* [EXERCÍCIO PROPOSTO 1] Reproduza na íntegra, sem nenhuma alteração, o texto a seguir sobre conselheiros com ideias diferentes.

* [PÁGINA]
__________________________________________________

Conselheiros com ideias diferentes favorecem transformação

Choque de opiniões e divergências são positivas e não devem ser vistas como sinal de deslealdade

  • 19/06/2019
  • IBGC
  • Bate-papo

Betania Tanure é doutora em Administração pela Brunel University, na Inglaterra. 

Os conselhos de administração precisam ressignificar o conceito de lealdade dentro do colegiado. De acordo com Betania Tanure,  conselheira, sócia fundadora da consultoria BTA e professora convidada da escola francesa de negócios Insead, na cultura brasileira, lealdade significa inexistência de conflito e fidelidade aos indivíduos. Por esta razão, divergências de ideias acabam não sendo bem administradas nos conselhos, pois sinalizam deslealdade dos membros. Essa postura avessa ao conflito de opiniões compromete o desenvolvimento das companhias. “Inovação e transformação pressupõem, necessariamente, pensar diferente e, consequentemente, choque de ideias”, afirma. Ela será uma das palestrantes do 7º Encontro de Conselheiros do IBGC, que acontece no próximo dia 24 de junho, em São Paulo, sob o tema “Conselhos que transformam”. Betania falará sobre os fatores-chave de sucesso para atuação de conselhos em negócios que se transformaram.

IBGC: Quais as questões que o conselho de administração precisa estar atento para não comprometer a transformação?

Betania Tanure: Eu resumiria os principais pontos com a palavra calibragem. O conselho de administração precisa calibrar corretamente as estratégias e os resultados de curto e longo prazos, entre permanência ou ruptura dos negócios, entre hard skills (financeiras e de gestão) e soft skills (relacionadas à cultura e propósito), ou ainda, entre o conhecimento geral do mundo empresarial e o conhecimento específico do negócio. Outro fator fundamental é garantir que exista, de fato, independência dos conselheiros independentes.

__________________________________________________

* [EXERCÍCIO PROPOSTO 2] Transcreva fielmente somente o trecho das linhas abaixo que vai do início delas até a linha que contém "Answer: the window", incluindo ambas as extremidades.

__________________________________________________

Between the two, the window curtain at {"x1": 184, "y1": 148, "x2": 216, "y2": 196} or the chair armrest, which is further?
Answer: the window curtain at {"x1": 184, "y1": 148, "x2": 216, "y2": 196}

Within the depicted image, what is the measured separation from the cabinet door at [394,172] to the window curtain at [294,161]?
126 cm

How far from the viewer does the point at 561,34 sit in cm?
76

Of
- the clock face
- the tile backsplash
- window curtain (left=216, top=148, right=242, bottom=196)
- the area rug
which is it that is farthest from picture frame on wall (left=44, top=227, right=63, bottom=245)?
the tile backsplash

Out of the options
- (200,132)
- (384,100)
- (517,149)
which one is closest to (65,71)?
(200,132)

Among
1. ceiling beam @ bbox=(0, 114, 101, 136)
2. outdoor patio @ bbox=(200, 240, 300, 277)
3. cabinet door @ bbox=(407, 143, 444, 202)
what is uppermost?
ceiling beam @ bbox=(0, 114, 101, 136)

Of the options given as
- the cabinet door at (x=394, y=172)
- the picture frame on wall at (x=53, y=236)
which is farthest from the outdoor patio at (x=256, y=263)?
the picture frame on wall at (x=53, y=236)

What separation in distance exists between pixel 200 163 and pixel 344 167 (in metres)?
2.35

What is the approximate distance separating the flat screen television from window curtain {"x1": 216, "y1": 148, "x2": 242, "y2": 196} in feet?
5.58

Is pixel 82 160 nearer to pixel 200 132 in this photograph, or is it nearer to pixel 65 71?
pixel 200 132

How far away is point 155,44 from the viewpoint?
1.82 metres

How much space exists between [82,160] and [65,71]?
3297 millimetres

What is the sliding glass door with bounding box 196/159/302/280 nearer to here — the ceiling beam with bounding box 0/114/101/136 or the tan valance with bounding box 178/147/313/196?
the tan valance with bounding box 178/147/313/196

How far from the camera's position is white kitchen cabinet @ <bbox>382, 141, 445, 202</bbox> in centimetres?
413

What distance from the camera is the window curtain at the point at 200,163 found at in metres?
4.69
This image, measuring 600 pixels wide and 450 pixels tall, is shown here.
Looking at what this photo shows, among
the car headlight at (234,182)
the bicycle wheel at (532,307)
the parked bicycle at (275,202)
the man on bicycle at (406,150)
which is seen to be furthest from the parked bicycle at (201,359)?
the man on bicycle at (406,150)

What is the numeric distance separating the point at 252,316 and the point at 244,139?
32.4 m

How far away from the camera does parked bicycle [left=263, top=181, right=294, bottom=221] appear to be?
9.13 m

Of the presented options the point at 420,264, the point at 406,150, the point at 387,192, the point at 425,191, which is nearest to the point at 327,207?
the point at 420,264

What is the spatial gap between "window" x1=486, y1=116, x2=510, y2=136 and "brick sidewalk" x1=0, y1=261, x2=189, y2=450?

__________________________________________________

* [RESULTADO DO EXERCÍCIO 1]
Conselheiros com ideias diferentes favorecem transformação

Choque de opiniões e divergências são positivas e não devem ser vistas como sinal de deslealdade

  • 19/06/2019
  • IBGC
  • Bate-papo

Betania Tanure é doutora em Administração pela Brunel University, na Inglaterra. 

Os conselhos de administração precisam ressignificar o conceito de lealdade dentro do colegiado. De acordo com Betania Tanure,  conselheira, sócia fundadora da consultoria BTA e professora convidada da escola francesa de negócios Insead, na cultura brasileira, lealdade significa inexistência de conflito e fidelidade aos indivíduos. Por esta razão, divergências de ideias acabam não sendo bem administradas nos conselhos, pois sinalizam deslealdade dos membros. Essa postura avessa ao conflito de opiniões compromete o desenvolvimento das companhias. “Inovação e transformação pressupõem, necessariamente, pensar diferente e, consequentemente, choque de ideias”, afirma. Ela será uma das palestrantes do 7º Encontro de Conselheiros do IBGC, que acontece no próximo dia 24 de junho, em São Paulo, sob o tema “Conselhos que transformam”. Betania falará sobre os fatores-chave de sucesso para atuação de conselhos em negócios que se transformaram.

IBGC: Quais as questões que o conselho de administração precisa estar atento para não comprometer a transformação?

Betania Tanure: Eu resumiria os principais pontos com a palavra calibragem. O conselho de administração precisa calibrar corretamente as estratégias e os resultados de curto e longo prazos, entre permanência ou ruptura dos negócios, entre hard skills (financeiras e de gestão) e soft skills (relacionadas à cultura e propósito), ou ainda, entre o conhecimento geral do mundo empresarial e o conhecimento específico do negócio. Outro fator fundamental é garantir que exista, de fato, independência dos conselheiros independentes.

* [RESULTADO DO EXERCÍCIO 2]
Between the two, the window curtain at {"x1": 184, "y1": 148, "x2": 216, "y2": 196} or the chair armrest, which is further?
Answer: the window curtain at {"x1": 184, "y1": 148, "x2": 216, "y2": 196}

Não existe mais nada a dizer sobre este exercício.